30 May 2017Print This Post

Champerty holds firm in Ireland as Supreme Court rejects third-party funding

Denham: complex policy issues

The Irish Supreme Court has ruled that third-party litigation funding is champertous, citing statute dating back to 1634, and so banned Harbour Litigation Funding from backing a major commercial case.

Chief Justice Susan Denham, giving the lead judgment, said changing the law was a matter for legislation, not the court, given the “complex” policy issues involved.

“The proposed investment agreement is a funding agreement which is champertous, and hence it is unlawful,” she ruled simply.

That the case was described as one of “immense public importance” was not relevant. It concerns allegations that there was impropriety in a tender process resulting in the award of a mobile phone licence in 1996 which caused the claimants loss.

Denham CJ said she was, however, concerned that the defendants and third party “who vigorously opposed the plaintiffs’ motion are beneficiaries if the case does not proceed”.

She continued: “This may be a matter for consideration at another time and place.

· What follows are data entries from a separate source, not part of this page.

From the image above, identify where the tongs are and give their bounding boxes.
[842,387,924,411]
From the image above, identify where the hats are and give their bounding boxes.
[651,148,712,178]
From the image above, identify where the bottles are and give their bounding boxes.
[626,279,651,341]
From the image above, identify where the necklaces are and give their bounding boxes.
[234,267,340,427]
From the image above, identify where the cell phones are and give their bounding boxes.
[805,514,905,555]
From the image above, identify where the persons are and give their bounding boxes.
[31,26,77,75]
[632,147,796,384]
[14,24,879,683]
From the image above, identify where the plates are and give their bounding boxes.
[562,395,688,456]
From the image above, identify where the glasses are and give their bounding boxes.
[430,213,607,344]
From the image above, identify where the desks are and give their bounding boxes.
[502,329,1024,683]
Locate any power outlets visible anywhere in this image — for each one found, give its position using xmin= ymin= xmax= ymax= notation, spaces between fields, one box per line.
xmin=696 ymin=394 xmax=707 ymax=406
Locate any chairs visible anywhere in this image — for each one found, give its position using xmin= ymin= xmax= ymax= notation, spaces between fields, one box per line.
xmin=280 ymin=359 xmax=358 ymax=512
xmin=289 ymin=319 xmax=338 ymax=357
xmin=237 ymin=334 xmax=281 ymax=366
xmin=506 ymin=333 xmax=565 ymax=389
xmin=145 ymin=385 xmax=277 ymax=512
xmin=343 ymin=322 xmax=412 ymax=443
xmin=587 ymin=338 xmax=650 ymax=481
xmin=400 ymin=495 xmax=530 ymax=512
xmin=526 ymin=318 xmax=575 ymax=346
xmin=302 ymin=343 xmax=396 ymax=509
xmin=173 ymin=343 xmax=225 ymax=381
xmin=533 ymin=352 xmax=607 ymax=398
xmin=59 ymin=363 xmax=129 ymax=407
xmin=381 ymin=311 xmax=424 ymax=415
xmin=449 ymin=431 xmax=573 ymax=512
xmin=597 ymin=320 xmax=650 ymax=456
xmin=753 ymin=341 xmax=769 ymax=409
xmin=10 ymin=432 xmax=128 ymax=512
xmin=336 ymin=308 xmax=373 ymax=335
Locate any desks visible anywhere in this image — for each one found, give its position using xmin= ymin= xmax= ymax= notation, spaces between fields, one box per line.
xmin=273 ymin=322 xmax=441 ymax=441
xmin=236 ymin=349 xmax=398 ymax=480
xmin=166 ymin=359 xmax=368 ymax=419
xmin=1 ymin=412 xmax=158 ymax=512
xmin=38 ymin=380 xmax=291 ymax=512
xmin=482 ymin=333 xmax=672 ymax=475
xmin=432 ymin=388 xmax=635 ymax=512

There is a long history at the Bar, and amongst solicitors, of taking cases on a ‘no foal, no fee’ basis. Many of the most important cases have been taken in such circumstances. Or, perhaps an alternative route may be found, whereby the litigation would cost less.”

The court upheld, by a majority of four to one, a High Court ruling, which the judge noted that it was not a constitutional challenge where the court was asked to examine the constitutionality of the offences and torts of maintenance and champerty.

Mr Justice Clarke, concurring, said it was “at least arguable that there is a very real problem in practise [sic] about access to justice. An assessment of the precise extent of the problem would require detailed evidence and, therefore, nothing which I say should be taken as indicating a concluded view.

“Nonetheless it is worth recording that the experience of the courts suggests that there may well be problem, that it may well be significant and that there are at least arguable grounds for suggesting that it is growing.”

Susan Dunn, Harbour’s head of funding, said: “Both we and the claimants are disappointed by today’s outcome. We spent a lot of timing reviewing this claim and still believe it to be one of the most meritorious cases we have ever considered, and one in the public interest, and that it should be pursued.

“It is a shame if meritorious claims such as this still cannot be pursued in Ireland, simply for lack of funding.”

Steven Friel, an Irish solicitor who is chief executive of Woodsford Litigation Funding, said he thought the concerns expressed by Denham CJ’s indicated that she would prefer that litigation funding be permitted in a case like this.

“Notwithstanding the decision, I am confident that it is only a matter of time before Ireland permits litigation funding. The Supreme Court has effectively invited the Irish parliament, the Oireachtas, to legislate.

“Just as Singapore and Hong Kong are legislating to get rid of the ancient principles of champerty and maintenance, which are not fit for purpose in a modern dispute resolution system, so too should Ireland.”